__Written exercise__: Transcribe the records below word for word, from the line containing "Out of the candidates" down through the last line of the records, including both.

────────────────────

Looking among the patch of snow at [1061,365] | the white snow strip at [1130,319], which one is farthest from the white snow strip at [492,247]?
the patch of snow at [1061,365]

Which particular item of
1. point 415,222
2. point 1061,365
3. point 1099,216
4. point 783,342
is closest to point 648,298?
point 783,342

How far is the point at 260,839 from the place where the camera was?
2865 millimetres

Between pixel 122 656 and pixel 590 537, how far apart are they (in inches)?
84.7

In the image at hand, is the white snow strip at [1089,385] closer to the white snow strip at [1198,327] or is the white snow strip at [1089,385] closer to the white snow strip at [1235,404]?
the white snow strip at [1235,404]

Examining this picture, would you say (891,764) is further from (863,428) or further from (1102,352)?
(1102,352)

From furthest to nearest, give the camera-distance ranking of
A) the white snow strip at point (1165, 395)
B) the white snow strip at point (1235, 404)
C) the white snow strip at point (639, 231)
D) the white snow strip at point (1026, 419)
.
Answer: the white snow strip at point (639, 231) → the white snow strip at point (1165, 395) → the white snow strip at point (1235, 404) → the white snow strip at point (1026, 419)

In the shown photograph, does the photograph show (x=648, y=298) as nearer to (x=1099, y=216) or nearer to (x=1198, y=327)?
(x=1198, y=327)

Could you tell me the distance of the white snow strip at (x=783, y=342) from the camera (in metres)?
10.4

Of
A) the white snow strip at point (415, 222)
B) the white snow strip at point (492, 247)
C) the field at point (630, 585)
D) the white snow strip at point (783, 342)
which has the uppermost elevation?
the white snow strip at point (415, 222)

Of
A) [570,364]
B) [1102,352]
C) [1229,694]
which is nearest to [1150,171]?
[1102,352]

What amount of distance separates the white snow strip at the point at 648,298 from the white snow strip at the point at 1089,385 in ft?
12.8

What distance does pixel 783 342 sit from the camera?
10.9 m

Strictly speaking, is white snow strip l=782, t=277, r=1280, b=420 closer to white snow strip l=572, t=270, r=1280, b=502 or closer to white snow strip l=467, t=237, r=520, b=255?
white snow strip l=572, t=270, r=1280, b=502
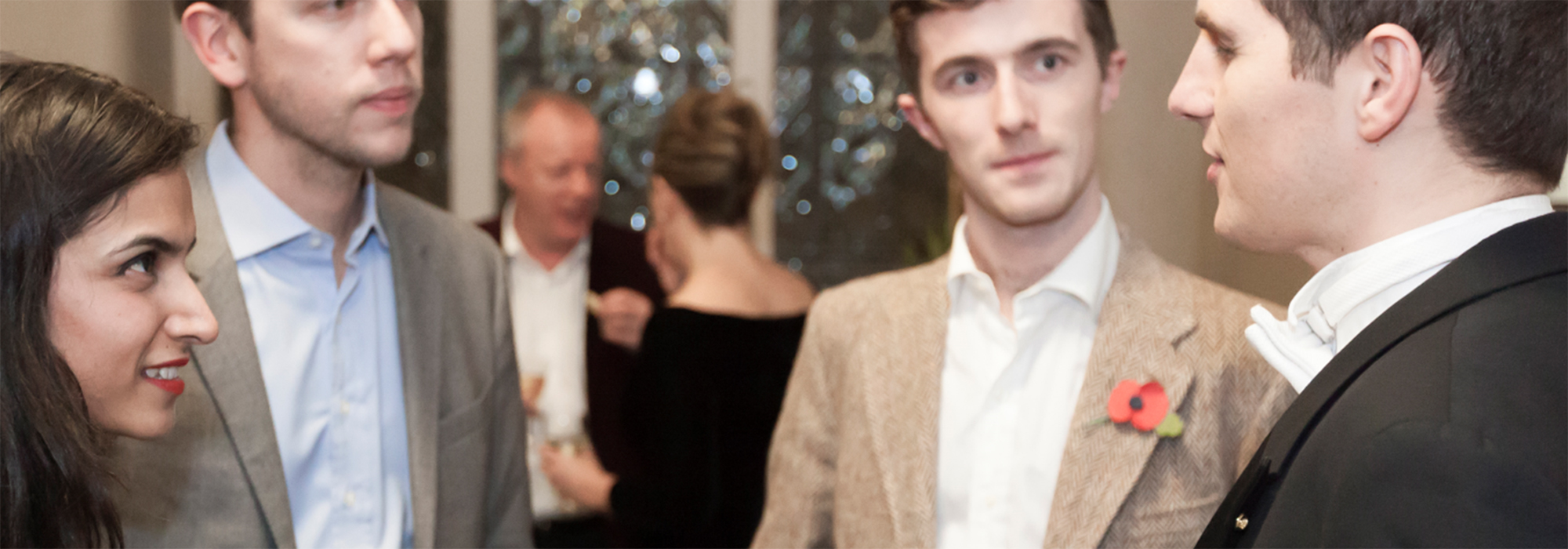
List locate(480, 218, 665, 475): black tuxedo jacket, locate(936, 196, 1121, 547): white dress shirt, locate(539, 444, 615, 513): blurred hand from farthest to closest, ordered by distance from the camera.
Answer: locate(480, 218, 665, 475): black tuxedo jacket → locate(539, 444, 615, 513): blurred hand → locate(936, 196, 1121, 547): white dress shirt

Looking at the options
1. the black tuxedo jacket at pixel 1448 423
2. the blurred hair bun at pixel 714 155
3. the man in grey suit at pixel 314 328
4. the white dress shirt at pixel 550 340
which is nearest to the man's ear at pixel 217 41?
the man in grey suit at pixel 314 328

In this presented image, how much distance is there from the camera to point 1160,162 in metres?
1.92

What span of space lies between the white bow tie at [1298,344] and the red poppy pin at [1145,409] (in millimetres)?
275

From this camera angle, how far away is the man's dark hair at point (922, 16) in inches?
56.6

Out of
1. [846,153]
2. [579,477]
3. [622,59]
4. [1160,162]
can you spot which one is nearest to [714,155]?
[579,477]

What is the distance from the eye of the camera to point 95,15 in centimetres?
129

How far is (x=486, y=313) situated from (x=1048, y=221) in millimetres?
826

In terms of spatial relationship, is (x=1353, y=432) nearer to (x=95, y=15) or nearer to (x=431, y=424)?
(x=431, y=424)

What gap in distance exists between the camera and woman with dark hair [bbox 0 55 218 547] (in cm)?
101

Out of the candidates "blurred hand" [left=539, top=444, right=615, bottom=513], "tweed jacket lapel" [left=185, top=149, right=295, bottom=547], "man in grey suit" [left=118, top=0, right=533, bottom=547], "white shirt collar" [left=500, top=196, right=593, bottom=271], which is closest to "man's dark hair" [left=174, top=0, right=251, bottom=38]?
"man in grey suit" [left=118, top=0, right=533, bottom=547]

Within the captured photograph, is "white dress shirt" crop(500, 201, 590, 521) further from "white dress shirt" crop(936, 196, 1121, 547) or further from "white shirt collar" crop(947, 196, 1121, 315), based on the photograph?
"white shirt collar" crop(947, 196, 1121, 315)

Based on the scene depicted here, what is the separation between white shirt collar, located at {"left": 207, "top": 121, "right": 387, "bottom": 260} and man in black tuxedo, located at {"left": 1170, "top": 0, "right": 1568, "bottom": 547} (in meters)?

────────────────────

__Problem solution__:
Out of the candidates "blurred hand" [left=539, top=444, right=615, bottom=513], "tweed jacket lapel" [left=185, top=149, right=295, bottom=547], "man in grey suit" [left=118, top=0, right=533, bottom=547], "white shirt collar" [left=500, top=196, right=593, bottom=271], which is closest to "man's dark hair" [left=174, top=0, right=251, bottom=38]?
"man in grey suit" [left=118, top=0, right=533, bottom=547]

Within the captured photograph, is "white dress shirt" crop(500, 201, 590, 521) further from "white dress shirt" crop(936, 196, 1121, 547) or further from "white shirt collar" crop(947, 196, 1121, 315), based on the photograph?
"white shirt collar" crop(947, 196, 1121, 315)

Based on the scene depicted here, what is the separation between white shirt collar, located at {"left": 207, "top": 121, "right": 387, "bottom": 260} and man in black tuxedo, located at {"left": 1170, "top": 0, "right": 1568, "bottom": 547} (in meters)?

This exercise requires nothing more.